そして“魔女”との決着を経て、ワルプルギスの夜に至る内容となっていましたが、
物語全体(アニメ版の決着まで)を見越しての構成となるためか、
終盤はやや強引に展開していたようにも思えます。 これは仕方ないことですけども。
ただ、それでもマミ&杏子の師弟関係から、
「友達」「家族」といった、それぞれが大切にしたがっている関係性を見出している点には、
なかなか感じ入るものがありました。 マミと杏子のキャラクターをよく把握していますね。
だからこそ、この2人に重点が置かれた物語は秀逸なものでした。
アニメ版ではあまり関わらない(けれど知り合いらしいという)2人ですからね、興味津々。
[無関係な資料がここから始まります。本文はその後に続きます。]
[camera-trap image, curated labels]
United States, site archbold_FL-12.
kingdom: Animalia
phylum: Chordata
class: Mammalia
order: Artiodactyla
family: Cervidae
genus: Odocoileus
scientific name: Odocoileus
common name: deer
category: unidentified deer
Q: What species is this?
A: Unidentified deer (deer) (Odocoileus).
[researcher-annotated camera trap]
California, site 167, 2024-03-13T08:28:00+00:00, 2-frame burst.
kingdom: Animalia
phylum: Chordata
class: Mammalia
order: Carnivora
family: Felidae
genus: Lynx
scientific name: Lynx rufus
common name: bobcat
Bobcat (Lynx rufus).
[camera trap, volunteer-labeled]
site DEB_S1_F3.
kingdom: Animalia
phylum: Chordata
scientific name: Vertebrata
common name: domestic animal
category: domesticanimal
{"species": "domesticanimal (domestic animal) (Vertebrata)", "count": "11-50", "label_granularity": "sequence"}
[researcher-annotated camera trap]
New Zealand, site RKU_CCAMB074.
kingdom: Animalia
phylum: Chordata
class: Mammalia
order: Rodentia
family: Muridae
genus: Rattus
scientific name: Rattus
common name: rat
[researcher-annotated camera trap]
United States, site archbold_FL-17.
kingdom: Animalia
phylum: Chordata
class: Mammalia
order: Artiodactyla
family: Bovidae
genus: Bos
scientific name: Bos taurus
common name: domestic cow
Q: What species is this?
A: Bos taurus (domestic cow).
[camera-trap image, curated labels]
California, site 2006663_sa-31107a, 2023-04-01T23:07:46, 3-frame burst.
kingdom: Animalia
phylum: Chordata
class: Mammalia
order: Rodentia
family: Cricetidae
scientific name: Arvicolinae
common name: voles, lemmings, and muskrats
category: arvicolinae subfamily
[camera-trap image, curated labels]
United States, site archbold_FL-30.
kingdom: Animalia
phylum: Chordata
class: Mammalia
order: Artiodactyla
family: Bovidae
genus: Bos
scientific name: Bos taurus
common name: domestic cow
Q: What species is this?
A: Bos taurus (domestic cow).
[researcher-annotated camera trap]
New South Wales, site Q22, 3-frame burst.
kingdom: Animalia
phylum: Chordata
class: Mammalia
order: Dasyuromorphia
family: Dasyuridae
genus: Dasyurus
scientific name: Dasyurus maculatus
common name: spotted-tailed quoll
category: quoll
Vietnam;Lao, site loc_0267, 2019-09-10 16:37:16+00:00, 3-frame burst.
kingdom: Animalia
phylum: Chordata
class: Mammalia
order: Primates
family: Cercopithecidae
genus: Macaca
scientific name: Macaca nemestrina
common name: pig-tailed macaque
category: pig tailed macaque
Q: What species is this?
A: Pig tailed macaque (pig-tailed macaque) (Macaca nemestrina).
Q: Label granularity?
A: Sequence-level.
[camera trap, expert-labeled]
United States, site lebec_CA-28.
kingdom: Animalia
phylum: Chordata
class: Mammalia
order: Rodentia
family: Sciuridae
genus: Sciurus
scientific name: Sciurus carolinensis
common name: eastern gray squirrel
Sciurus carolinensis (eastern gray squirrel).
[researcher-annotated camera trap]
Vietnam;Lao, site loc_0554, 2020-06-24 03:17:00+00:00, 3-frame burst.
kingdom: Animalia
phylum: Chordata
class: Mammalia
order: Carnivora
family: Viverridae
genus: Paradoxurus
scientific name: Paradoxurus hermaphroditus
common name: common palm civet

結末は、当然ハッピーエンドとはなりませんでしたけど、
マミが抱いた想いはしっかり感じられるものであり、ゆえに感動的でもありました。
彼女の願いは「生き続ける事」だったのだから、その死は、絶望そのものなんですよね・・・
この後に(アニメ版での)救いがあることを知っていればこそ、
受け止められる物語でもあったのかもしれません。
『天才柳沢教授 孫・華子との生活 Special short short』
(山下和美 先生)
『天才柳沢教授の生活』の柳沢教授と、孫・華子を描いたショートショート!
規則正しい生活をおくる柳沢教授と、周囲の人々とのふれあいが
楽しかったり、趣深かったりする作品です。
単行本初収録にオールカラーと、お値段的にはキツイですが、おトク感あり。
柳沢教授と華子ちゃんは、本シリーズでもよくピックアップされるコンビですね。
規律正しくはあるものの、決して堅物というわけでもない柔和な教授は、
疑問を持ったことについて考えずにはいられない人物。
そんな彼の思考と、まだまだ子供である華子ちゃんの良くも悪くも純真無垢さが、
見事なハーモニーとなって楽しませてくれます。
たとえば柳沢教授は、理詰めで考えるタイプなので芸術がよくわからない。
けれど華子ちゃんは(知ったかぶりもあるけど)芸術を楽しんでいる。
そんな孫の様子に、自分は華子ちゃんから学んでいると感じたり、
かと思えば、節分の豆まきで「なぜ鬼が悪者なのか?」とマジメに考えて、
華子ちゃんに問いただしたりと、2人の無垢と思考のコミュニケーションは、
見ていてかなり面白い組み合わせになっています。
ときにユーモラスに、ときにハートフルに、楽しませてくれる作品です。
本シリーズ共々、興味ある方はぜひ、手に取っていただきたいですね~。
この他、『ウワガキ』、『EVER17』、『新撰組刃義抄 アサギ』、『TARITARI』などなど、
多くて書ききれなかった作品もありました。